* Exercise objective *
Quote every one of the following entries word for word, omitting the pictures.

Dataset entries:
****
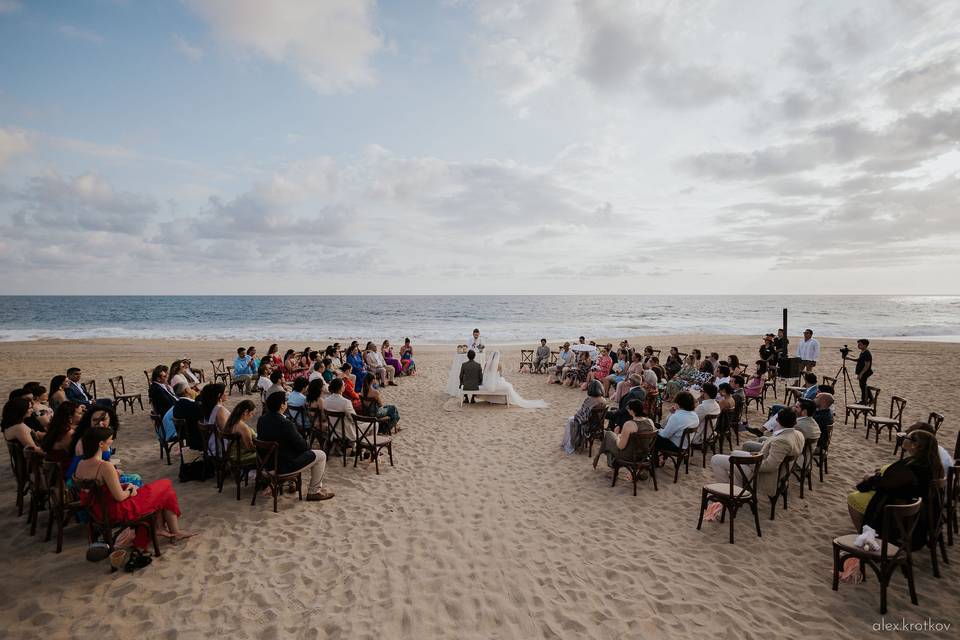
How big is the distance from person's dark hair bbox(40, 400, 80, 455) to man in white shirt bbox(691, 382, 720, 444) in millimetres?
8136

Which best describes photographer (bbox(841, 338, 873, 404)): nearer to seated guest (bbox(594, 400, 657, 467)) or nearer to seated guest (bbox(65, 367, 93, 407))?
seated guest (bbox(594, 400, 657, 467))

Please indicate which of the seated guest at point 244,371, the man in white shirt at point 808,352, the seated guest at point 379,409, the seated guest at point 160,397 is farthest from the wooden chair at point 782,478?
the seated guest at point 244,371

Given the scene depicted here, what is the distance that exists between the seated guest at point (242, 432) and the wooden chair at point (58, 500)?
1.47m

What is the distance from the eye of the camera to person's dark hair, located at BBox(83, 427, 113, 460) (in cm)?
383

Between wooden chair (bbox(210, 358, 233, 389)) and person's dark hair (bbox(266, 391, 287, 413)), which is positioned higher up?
person's dark hair (bbox(266, 391, 287, 413))

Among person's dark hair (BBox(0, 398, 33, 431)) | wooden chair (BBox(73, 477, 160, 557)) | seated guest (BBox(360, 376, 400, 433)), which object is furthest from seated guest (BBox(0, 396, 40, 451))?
seated guest (BBox(360, 376, 400, 433))

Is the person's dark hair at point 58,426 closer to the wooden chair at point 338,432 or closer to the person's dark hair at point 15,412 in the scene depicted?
the person's dark hair at point 15,412

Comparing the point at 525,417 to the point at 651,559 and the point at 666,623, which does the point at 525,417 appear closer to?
the point at 651,559

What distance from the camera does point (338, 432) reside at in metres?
6.75

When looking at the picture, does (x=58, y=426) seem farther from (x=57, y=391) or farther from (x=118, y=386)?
(x=118, y=386)

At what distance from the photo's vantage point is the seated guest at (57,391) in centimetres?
687

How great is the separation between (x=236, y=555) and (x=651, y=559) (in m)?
4.23

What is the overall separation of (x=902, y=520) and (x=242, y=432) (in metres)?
6.91

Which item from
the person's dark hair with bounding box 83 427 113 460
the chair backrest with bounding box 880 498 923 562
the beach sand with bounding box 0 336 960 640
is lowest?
the beach sand with bounding box 0 336 960 640
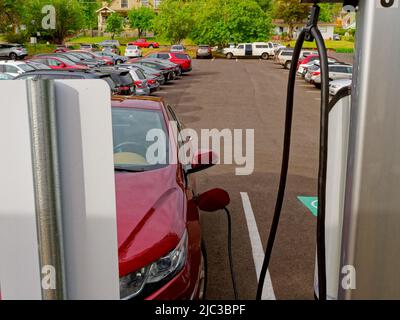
****
* Reply to the task *
How big is the distance from person's dark hair bbox(40, 400, 80, 455) to man in white shirt bbox(691, 382, 720, 444) in millimetres?
8136

Which best describes photographer (bbox(841, 338, 873, 404)): nearer to seated guest (bbox(594, 400, 657, 467)) or nearer to seated guest (bbox(65, 367, 93, 407))?
seated guest (bbox(594, 400, 657, 467))

Please indicate which of the seated guest at point 244,371, the man in white shirt at point 808,352, the seated guest at point 379,409, the seated guest at point 160,397 is farthest from the wooden chair at point 782,478?
the seated guest at point 244,371

Given the scene depicted here, what is the distance that exists between the seated guest at point (242, 432) and the wooden chair at point (58, 500)?
1.47m

What is the distance from the eye of the camera to person's dark hair, located at BBox(83, 427, 113, 460) (in cm)?
383

Between wooden chair (bbox(210, 358, 233, 389)) and person's dark hair (bbox(266, 391, 287, 413)), which is positioned higher up?
person's dark hair (bbox(266, 391, 287, 413))

Among person's dark hair (BBox(0, 398, 33, 431)) | wooden chair (BBox(73, 477, 160, 557)) | seated guest (BBox(360, 376, 400, 433)), which object is furthest from seated guest (BBox(0, 396, 40, 451))?
seated guest (BBox(360, 376, 400, 433))

Is the person's dark hair at point 58,426 closer to the wooden chair at point 338,432 or closer to the person's dark hair at point 15,412 in the scene depicted?
the person's dark hair at point 15,412

Comparing the point at 525,417 to the point at 651,559 and the point at 666,623, which does the point at 525,417 appear closer to?
the point at 651,559

What distance from the camera does point (338, 432) reside at in metres?
6.75

When looking at the picture, does (x=58, y=426) seem farther from (x=57, y=391) or farther from (x=118, y=386)?
(x=118, y=386)

At what distance from the photo's vantage point is the seated guest at (57,391) in centimetres?
687

How great is the separation between (x=236, y=555) and (x=651, y=559) (in m)?
4.23

What is the overall separation of (x=902, y=520) and (x=242, y=432) (in metres)?
6.91

Which item from
the person's dark hair with bounding box 83 427 113 460
the chair backrest with bounding box 880 498 923 562
the beach sand with bounding box 0 336 960 640
is lowest?
the beach sand with bounding box 0 336 960 640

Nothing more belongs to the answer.